- Text

In [1]:
import tensorflow as tf
import pandas as pd
import numpy as np
import sys
import os

from sklearn.preprocessing import StandardScaler
from sklearn.model_selection import train_test_split

Notes:
* Going to take the top 75 scoring players in the leage
    - in 1995-96 season, there were only 92 players in the leage
    - lowest ranked scorer that won the mvp was Steve Nash in 2005 where he averaged 15.5 PPG (63rd in the leage)
* csv files are in the directory of the 2nd year in the season. ex. the 95-96 season will be in the 1996 directory
* in the directory for the year, there is a players.csv file and a teams.csv file
    - the teams.csv file is so that I can associate a record with the players
* the mvp.csv dataset is in the outer data dir and has the name of each mvp winner since the 65-66 season


**GET DATA SAMPLE**

In [2]:
# get the data
def get_data(year):
    players = pd.read_csv("data/" + year + "/players.csv")
    return players

In [19]:
# transform the player data into something uniform that we can use
def get_top_75_filtered(players):
    
    # remove entries for players that played on multiple teams, just look at the last team they played for
    players_filtered = players.drop_duplicates(subset='Player', keep='last').reset_index()
    
    # sort by points per game and take top 75 candidates
    players_sorted = players_filtered.sort_values(by="PTS", ascending=False)

- Problem requirements
According to the notes in the notebook, which MVP winner was the lowest-ranked scorer, and where did he rank in the league in scoring?

- Given material
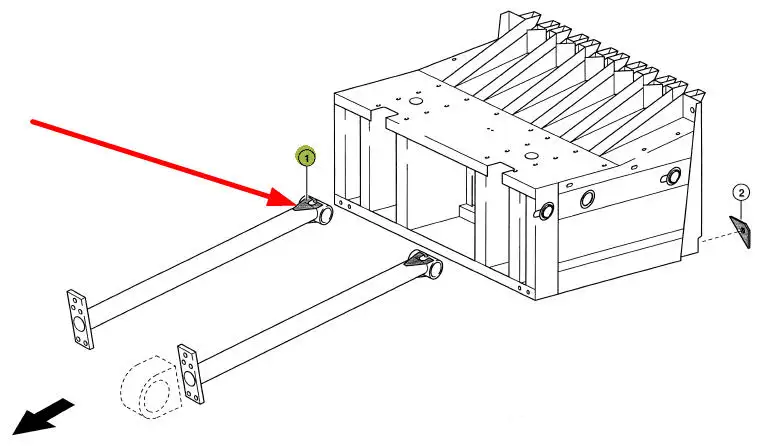 1
2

- Task solution
Steve Nash, in 2005, who ranked 63rd in the league with 15.5 points per game.